The Zen of Happiness
Money can’t buy you happiness, but it can buy you a yacht big enough to pull up right alongside it.
David Lee Roth, American rock musician.
To be sure there are people who are largely unscathed by our global pandemic and their happiness seems unblemished. They’re usually celebrities who are hiding out, cushioned from reality in their luxurious compounds.
There are also those who are in the privileged position to transcend reality, due to their eye-watering wealth. A few months ago, American billionaire David Geffen posted pictures of his 454-foot yacht, with the caption, ‘Isolated in the Grenadines avoiding the virus. Hope everyone is staying safe.’
It didn’t go down well with those fighting for their lives, their families or their livelihoods. Times are changing and the obsession with celebrities as a benchmark of success has taken something of a bollocking.
But not all countries are devoted to shameless consumerism and prioritizing individual wealth. The Kingdom of Bhutan is nestled in the magnificent Himalayas. Its 800,000 citizens recently achieved a vaccination rollout of 90% of its eligible adult population.
UNICEF declared Bhutan’s achievement to be, ‘the fastest vaccination to be executed in a pandemic.’
Obtaining enough vaccines quickly was a monumental problem given Bhutan doesn’t have the capabilities to manufacture pandemic vaccines. Fortunately donations of vaccines were sent from other countries and the United Nations and World Health Organization initiatives provided assistance.
There were problems reaching remote villages high up in the mountains. Dedicated Bhutanese health workers trekked for days through rain, treacherous winding roads and landslides to reach isolated villagers who couldn’t make it to a vaccination centre.
So why were the Bhutanese so damned keen on vaccination? There are several factors. For starters, the Bhutan government is dedicated to healthcare initiatives. The Prime Minister, Foreign Minister and Health minister are all medical professionals. Also, the King of Bhutan personally toured the country meeting with his people and raising awareness of the seriousness of the global pandemic.

PROBLEM REQUIREMENTS: Carry the essay on happiness and Bhutan's vaccine rollout forward from its final sentence, in the same voice.

LISTED ENTRIES:
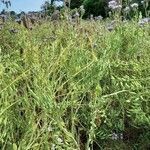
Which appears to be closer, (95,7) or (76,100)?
(76,100)

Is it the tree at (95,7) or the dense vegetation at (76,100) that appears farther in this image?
the tree at (95,7)

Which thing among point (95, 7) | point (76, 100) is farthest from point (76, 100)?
point (95, 7)

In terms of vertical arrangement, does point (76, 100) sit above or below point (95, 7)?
above

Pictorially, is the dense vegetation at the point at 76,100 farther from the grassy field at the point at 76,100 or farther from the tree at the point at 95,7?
the tree at the point at 95,7

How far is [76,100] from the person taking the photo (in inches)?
127

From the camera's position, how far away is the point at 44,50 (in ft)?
13.3

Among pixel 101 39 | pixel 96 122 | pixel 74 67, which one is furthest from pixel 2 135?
pixel 101 39

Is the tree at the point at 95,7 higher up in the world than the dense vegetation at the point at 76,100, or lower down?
lower down

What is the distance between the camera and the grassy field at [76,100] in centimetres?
297

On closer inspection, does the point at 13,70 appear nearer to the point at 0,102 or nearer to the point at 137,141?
the point at 0,102

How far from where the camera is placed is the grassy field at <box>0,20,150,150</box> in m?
2.97

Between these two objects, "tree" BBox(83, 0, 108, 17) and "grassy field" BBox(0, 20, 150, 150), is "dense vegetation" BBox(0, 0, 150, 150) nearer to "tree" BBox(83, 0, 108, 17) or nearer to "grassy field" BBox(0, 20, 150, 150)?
"grassy field" BBox(0, 20, 150, 150)

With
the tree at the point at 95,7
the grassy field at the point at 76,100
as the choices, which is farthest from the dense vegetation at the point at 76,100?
the tree at the point at 95,7

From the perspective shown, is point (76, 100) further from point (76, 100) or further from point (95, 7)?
point (95, 7)
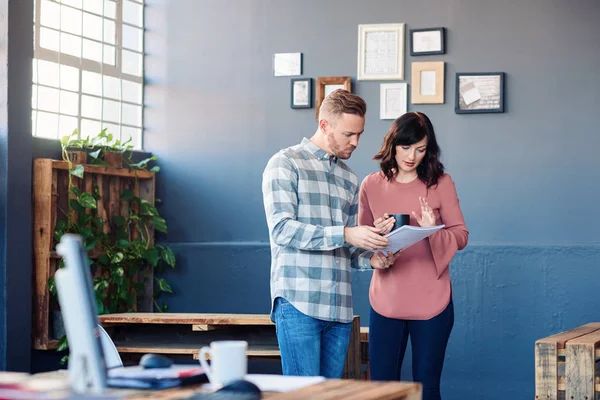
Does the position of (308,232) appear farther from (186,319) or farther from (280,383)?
(186,319)

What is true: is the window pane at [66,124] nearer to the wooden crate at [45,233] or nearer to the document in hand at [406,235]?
the wooden crate at [45,233]

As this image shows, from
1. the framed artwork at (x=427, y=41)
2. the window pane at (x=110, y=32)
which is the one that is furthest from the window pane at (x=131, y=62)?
the framed artwork at (x=427, y=41)

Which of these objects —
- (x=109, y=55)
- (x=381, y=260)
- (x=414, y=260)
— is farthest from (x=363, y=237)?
(x=109, y=55)

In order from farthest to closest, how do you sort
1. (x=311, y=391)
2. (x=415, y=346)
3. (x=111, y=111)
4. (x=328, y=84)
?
(x=111, y=111), (x=328, y=84), (x=415, y=346), (x=311, y=391)

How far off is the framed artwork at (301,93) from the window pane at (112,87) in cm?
109

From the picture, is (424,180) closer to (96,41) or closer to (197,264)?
(197,264)

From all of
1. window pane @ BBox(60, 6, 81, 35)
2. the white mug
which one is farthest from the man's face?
window pane @ BBox(60, 6, 81, 35)

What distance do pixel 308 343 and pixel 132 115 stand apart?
3.10m

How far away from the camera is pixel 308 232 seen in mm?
2654

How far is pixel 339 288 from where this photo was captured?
2785mm

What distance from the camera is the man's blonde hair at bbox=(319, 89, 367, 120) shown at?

ANSWER FOR THE TASK:
The other thing that sets Bhutan apart is that it’s the last standing Buddhist Kingdom. Accordingly, reincarnation is deeply ingrained in the country’s culture. As Philosophers have noted, if you’re damned sure you’ll get another shot at life, you’ll be less fearful and unhappy in your present life.
Bhutan’s government also subscribes to the Gross National Happiness. It’s primarily a philosophy that includes an index to measure the well-being and happiness of a population.
Material well-being is just one of Nine Domains of Measurement. Luxurious yachts don’t even rate a mention.
Global tourists are peachy keen to experience the wonders of Bhutan. Fortunately the government legislated a US$200-$250 fee (per person a day) to help protect the kingdom’s culture and environment. Subsequently Bhutan gets less tourists than countries such as Nepal and has been able to preserve the kingdom’s natural habitat.
I once spent four weeks in The Himalayas and was awed by the stunning beauty of the region. Unfortunately I didn’t get to Bhutan but I’d love to go trekking there when travelling overseas becomes an option.
Bhutan is the sort of place you dream of during a global pandemic.